Periosteal chondroma is a benign cartilage tumor that develops on the surface of bone under the periosteum. It is also called as juxtacortical chondroma. Chondroma consists of mature hyaline cartilage.
Periosteal chondromas are rare lesions and account for less than 1% of all chondromas. The majority of cases are diagnosed during the second and third decades of life but the condition is known to affect various age groups. Males are known to be more affected than females.
Unlike osteochondromas, periosteal chondroma is known to grow into adulthood as well. Osteochondroma stops growing after skeletal growth stops.
Long tubular bones of the extremities are typically affected by juxtacortical chondroma. The proximal humerus is most commonly affected, almost contributing for 50% of the cases. It may also involve the bones of the hands and feet.
Periosteal chondromas occur in the second to fourth decades of life.
Pathology of Periosteal chondroma
Microscopic features are typical of a chondroma with a hyaline cartilage matrix. On average, juxtacortical chondromas can show mild nuclear atypia or binucleated chondrocytes. Scalloping and erosion of the outer cortex are seen microscopically.
Some periosteal chondromas may bulge for a short distance into of intervening lamellar bone.
Typically, a fibrous capsule overlies the tumor. Occasional foci of necrosis and myxoid degeneration are present but not as extensive as in malignant lesions.

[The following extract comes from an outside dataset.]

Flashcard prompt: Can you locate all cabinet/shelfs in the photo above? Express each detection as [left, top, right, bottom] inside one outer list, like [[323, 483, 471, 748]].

Mutations in isocitrate dehydrogenase 1 and 2 (IDH1 and IDH2) genes have been described in periosteal chondromas. These are known to occur in enchondromas, and periosteal and central chondrosarcoma, suggesting similar modes of tumor formation.
Mutations of the enzyme results in accumulation of gamma-2-hydroxyglutarate which is an oncometabolite.
This surface lesion most often presents as a palpable mass.
Slowly progressive painful mass is the most common cause of presentation. The pain is due to enlargement of the lesion or from impingement on adjacent soft-tissue structures.
Physical examination reveals a firm and immobile mass which is painful to touch.
Presence of periosteal chondromas near tendon insertion sites may disturb their function causing pain and local discomfort on activity. In deep-seated surfaces, these could be initial symptoms.
Periosteal chondromas are always not symptomatic though. These are sometimes discovered incidentally on radiographs.
X-rays reveal a well-circumscribed surface lesion of bone, usually of size 1-5 cms, with variable punctate calcifications on radiographs. The cartilaginous nature of juxtacortical chondroma is easy to recognize on plain radiographs.
The cortex beneath the lesion is usually eroded but it is not completely disrupted. Complete cortex disruption is not there. the lesion is clearly demarcated from the medullary cavity by a continuous rim of cortical bone.
There would a varying degree of subcortical sclerosis beneath the lesion.
The elevated periosteum is seen as solid buttresses of mature subperiosteal bone. It can sometimes slightly overhang the edges of the central excavation especially in cases of the smaller periosteal chondromas
Computed tomography, magnetic resonance imaging, or both modalities also may be needed to evaluate the extent of involvement and the relationship between the lesion and adjacent structures.
On magnetic resonance imaging (MRI), the lesion is best seen on T2-weighted images as a well-defined lobular mass. No evidence of tumor extension into the adjacent medullary canal is present.
It shows the presence of the elevated periosteum overlying the lesion is best documented on magnetic resonance images.
The lesion is clearly separated from the medullary cavity by a rim of sclerotic cortical bone.
- Juxtacortical chondrosarcoma
- Periosteal osteosarcoma
Asymptomatic stable lesions can be monitored. Though the risk of malignant transformation is very small, asymptomatic periosteal chondromas should be followed regularly with clinical examination and x-rays.
A lesion that enlarges over a period or is symptomatic should be treated.
Complete local excision of juxtacortical chondroma is a curative procedure. Because periosteal chondromas may demonstrate radiologic overlap with juxtacortical chondrosarcoma, excision of the lesion is the preferred mode of the treatment.
The excision should include a rim of the underlying cortex as well.
In selected skeletal sites such as the ribs and fibula, segmental resection is the preferable mode of treatment.
Curettage is not done because of the associated risk of recurrence.